Elegant Analogy to NAS: The insight from neural architecture search—that search space design matters more than the search algorithm—is aptly applied to MAS design.
Underestimated Importance of Prompt Optimization: The paper exposes a critical factor largely overlooked by most MAS works.
Parallelizable Optimization: In practical deployment, this substantially reduces optimization time.

Limitations & Future Work¶

Building blocks in the search space must still be predefined, precluding the discovery of entirely novel agent interaction patterns.
Topology construction rules follow a fixed sequence, which may limit more flexible agent composition strategies.
Optimization costs remain high (requiring numerous API calls), making the approach potentially unsuitable for cost-sensitive scenarios.
Cross-task transfer warrants further exploration—whether discovered MAS design principles can be directly applied to new tasks remains an open question.

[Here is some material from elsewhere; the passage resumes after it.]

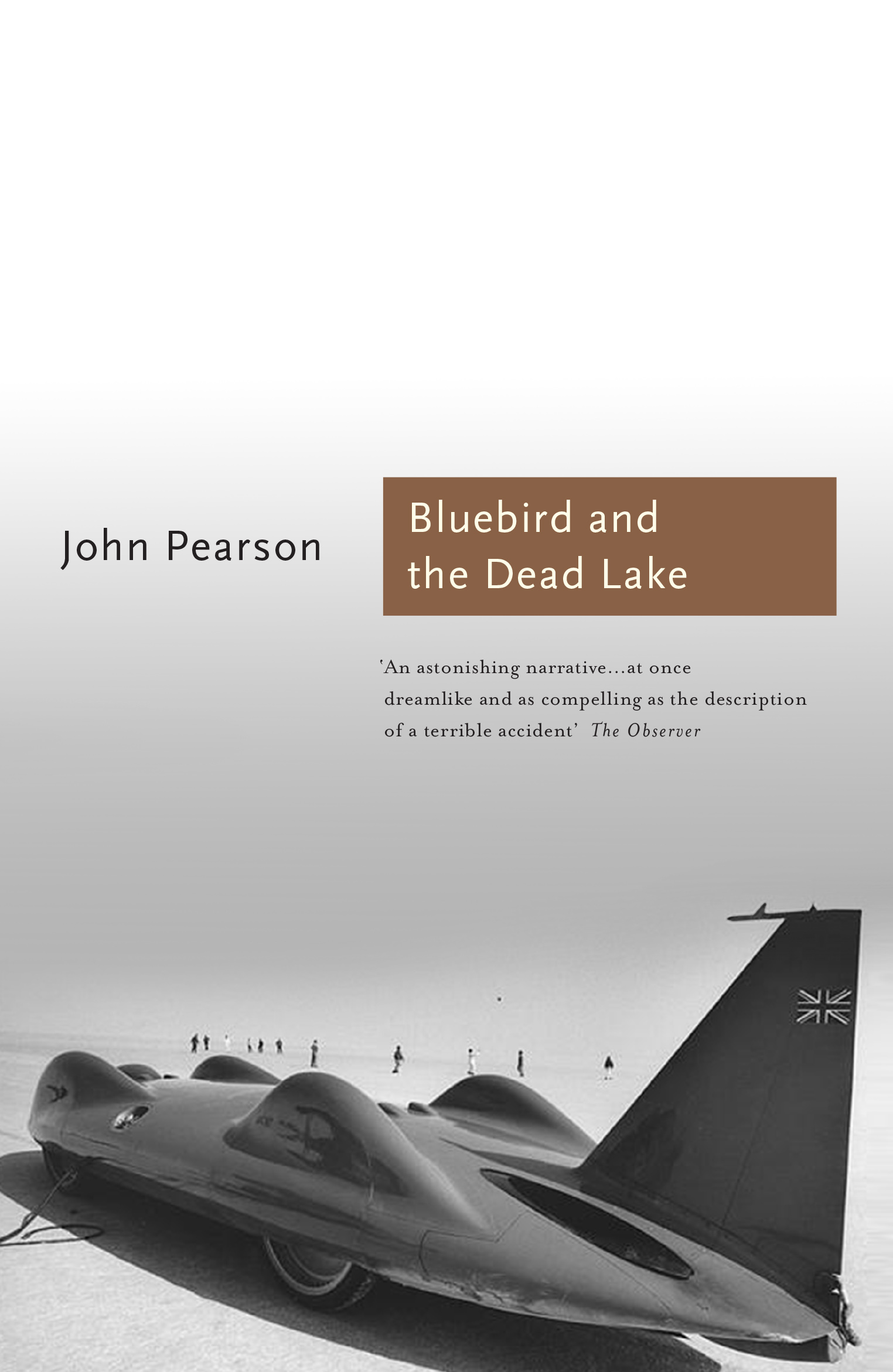 The Bluebird And The Dead Lake By John Pearson And Richard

DSPy and MIPRO provide the infrastructure for prompt optimization, upon which MASS constructs MAS-level optimization.
ADAS generates new topologies via a meta-agent but neglects prompt optimization; AFlow searches via MCTS but without search space pruning.
Insight: When designing complex systems, analyzing the influence of individual components and pruning the search space is more efficient than brute-force search over the full space.

Rating¶

Novelty: ⭐⭐⭐⭐ The interleaved optimization idea is novel; the analysis-driven methodology is worth emulating.
Experimental Thoroughness: ⭐⭐⭐⭐⭐ Eight tasks, four LLMs, multiple baselines, and comprehensive ablations.
Writing Quality: ⭐⭐⭐⭐⭐ In-depth analysis, rigorous logic, and clear figures.
Value: ⭐⭐⭐⭐ Provides a systematic framework and design principles for automated MAS design.